In audio, her short fiction has been featured on the Girl Tales podcast ("Musings") and on the Talking While Female album for Audible ("And Then I Hit the Glass"); the latter received the inaugural Gotham & Variety Audio Honors Award for audio storytelling.

==== Teaching ====
As an arts educator, Escobar has taught at Kingsborough Community College in New York, the University of Texas at El Paso, Princeton University and Dartmouth College, where she has taught musical theatre writing with a focus on collaborative creation and speculative playwriting.

==== Themes and style ====
Escobar's works include themes of fantasy, surrealism, feminism, family relationships, and modern twists on traditional mythology, among others. She notes that her female family members served as inspiration for many of the strong female characters in her plays, especially because of the fantastical discussions she often engaged in with the women of her family.

She cites ancient philosophers as well as writers such as Isabel Allende, Ursula Le Guin, Jorge Luis Borges, Lewis Carroll, Kurt Vonnegut, and Christopher Moore as inspirational figures.

== Selected works ==

=== Plays ===

- Then They Forgot About the Rest
- StoneHeart
- Penny Pinball Presents: The Beacons
- Species: Human
- Monsters We Create (in collaboration with UTEP Playwrights)
- Migrant X (with Carlos-Alexis Cruz)
- B.I. (Be)
- Screwgar
- Quixote: On the Conquest of Self (translation)
- Alebrijes
- Posdata: or what I wish I said
- Death and the Tramp
- Sweep
- The Unbearable Likeness of Jo, Semity, & Jones
- The Wayfoot Series
- Ash Tree
- The Ruin
- The Circuz

=== Musicals ===

- Little Duende (book and lyrics; music by Robi Hager)
- Desaparecidas (book; music by Jaime Lozano)
- All Strings Considered / Zoongoro Bailongo (book and lyrics; music by Zenén Zeferino Huervo)
- Frida (book)
- Vinyl Cafe: The Musical (book, with Jess Milton)
- We Belong Together / Ritchie (book and lyrics)
- Firerock the Musical

=== Film and audio ===

- MONAH (short film)
- "And Then I Hit the Glass" (Talking While Female, Audible)
- "Musings" (Girl Tales podcast)

== Awards and honors ==

- Kennedy Center Theater for Young Audiences (Darrell Ayers) Playwriting Award, 2010
- Outstanding Service to Women on the Border Award, 2004
- National Latino Playwriting Award finalist (Sweep)
- The Kilroys List, 2019 (StoneHeart)
- O'Neill National Playwrights Conference finalist, 2019 and 2025 (StoneHeart)
- Gotham & Variety Audio Honors Award, inaugural recipient ("Musings")
- Fellowships and residencies at MacDowell, Djerassi, Rhinebeck, La MaMa Umbria and the Fornés Writing Workshop^{[3]}
- Dramatists Guild Foundation National Fellow (Musical Theater), 2026

== Personal life ==
Escobar identifies as bisexual and as a queer Mexican writer. Spanish is her first language, and she has said that her "true self lives" in the writing of her native language. Besides writing, Escobar has expressed her love for the outdoors and for the visual arts, saying that she often paints.

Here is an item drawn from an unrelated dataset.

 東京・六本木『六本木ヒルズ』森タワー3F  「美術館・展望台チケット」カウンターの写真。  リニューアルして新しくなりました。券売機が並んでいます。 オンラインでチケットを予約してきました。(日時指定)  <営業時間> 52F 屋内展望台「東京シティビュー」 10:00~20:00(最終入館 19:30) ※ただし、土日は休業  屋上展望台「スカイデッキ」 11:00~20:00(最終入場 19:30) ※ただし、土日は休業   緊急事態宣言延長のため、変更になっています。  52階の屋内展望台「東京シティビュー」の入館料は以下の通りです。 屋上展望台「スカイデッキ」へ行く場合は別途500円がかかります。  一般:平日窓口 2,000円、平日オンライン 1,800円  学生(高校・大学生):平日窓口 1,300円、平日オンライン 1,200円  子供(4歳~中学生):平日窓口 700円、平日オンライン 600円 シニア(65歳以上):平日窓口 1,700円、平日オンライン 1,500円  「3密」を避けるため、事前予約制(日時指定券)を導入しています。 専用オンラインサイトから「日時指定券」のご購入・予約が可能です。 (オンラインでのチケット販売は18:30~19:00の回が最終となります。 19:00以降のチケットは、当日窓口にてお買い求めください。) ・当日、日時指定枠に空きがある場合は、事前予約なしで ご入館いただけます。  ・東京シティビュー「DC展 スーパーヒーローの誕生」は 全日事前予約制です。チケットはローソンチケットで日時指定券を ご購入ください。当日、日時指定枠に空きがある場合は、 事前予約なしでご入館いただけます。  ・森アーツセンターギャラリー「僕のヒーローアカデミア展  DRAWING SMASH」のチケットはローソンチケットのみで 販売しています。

She has served on the boards of the El Paso Holocaust Museum and Marfa Live Arts, and on the advisory committees of the Latinx Theatre Commons and the Climate Commons for Theatre and Performance.

Reflecting on her identity as a Jewish Latina playwright, Escobar has pushed back against the idea that Latinx playwrights must have some specifically Latinx quality to their work, stating: "As an artist and writer, all of my work was, is and will always be Mexican because that is what I am... Personally, I am more interested in being an artist than in defining my art."